Every school I know in the UK has an after school club. You only need a licence if you are being paid. I am talking about playdates, just at times where it is mutually convenient RE work.

IfNotNowThenWhen · 01/02/2014 20:45

And the kids I do swaps with are ds's friends, and I know their parents-not just random neighbours!

Coldlightofday · 01/02/2014 20:51

This reply has been deleted

Message withdrawn at poster's request.

BrandNewIggi · 01/02/2014 20:52

Holiday clubs where I live (swimming, football etc) keep really strange hours - 10-1, for example, so still no use.

Play dates can work for one child. Harder with two, especially with an age difference.
Ds's school has an after school club, 3 year waiting list I was told.

BrandNewIggi · 01/02/2014 20:56

I don't know anyone to do swaps with, the women I know with dcs also have family locally so it would be just me taking childcare, they don't need it back.

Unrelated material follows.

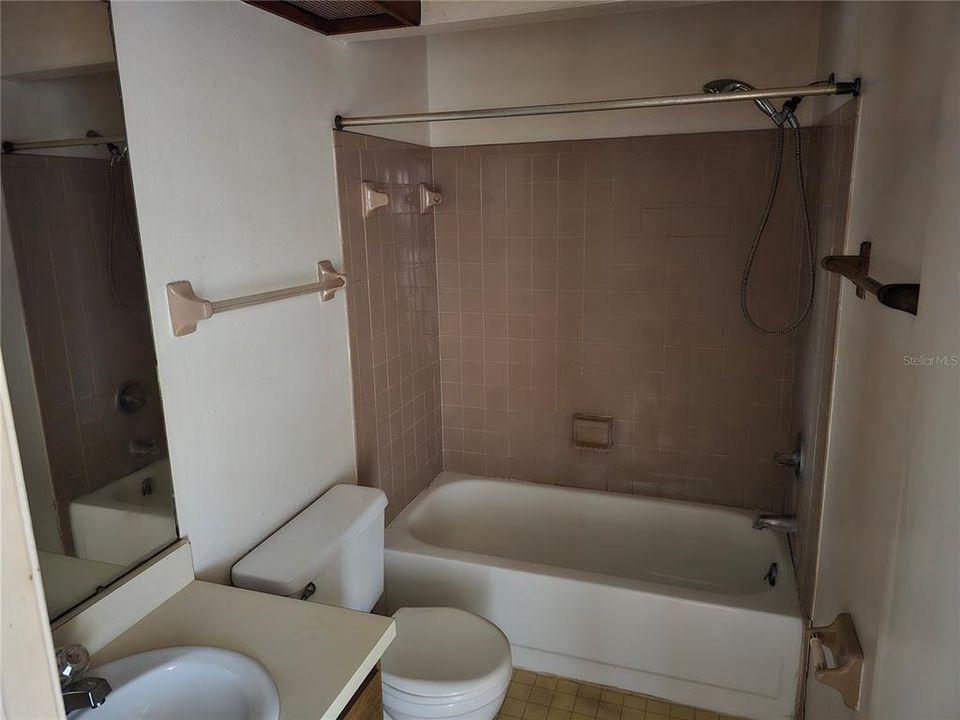 For Rent: $1,450 (2 beds, 2 baths, 1136 Square Feet)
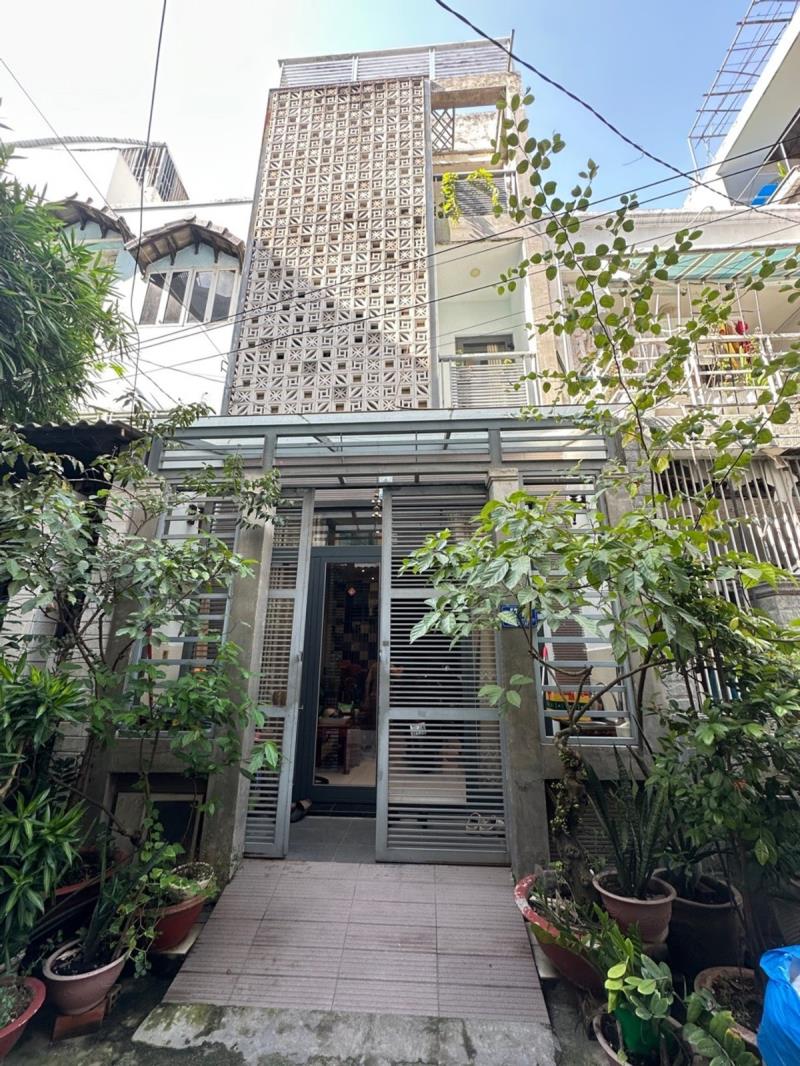 Nhà bán quang trung 3 tầng gần 50m2, hơn 6 tỷ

phlebasconsidered · 01/02/2014 21:02

I'm a teacher. I manage with breakfast club, after school club, and if anyone is ill, oh screw.

For the first day, if it's really spewing type illness, exorcist style, then I have to take a day off. If it's not quite that, then I can usually get MIL to sit for a day. Otherwise, ARGGH! Because, as a teacher, obviously, i'm meant to go in with a limb hanging off, whatever. I have to cobble it together with whatever I can and force them into school, really, just like everyone else.

I'm lucky in that my kids are healthy, but i'm also at that stage where they are both so sick of pre and after school club that as soon as they twig that being sick is some actual time with their mother, they'll be hurling at any opportunity. Pouring cans of Scotch Broth down the loo and trying it on.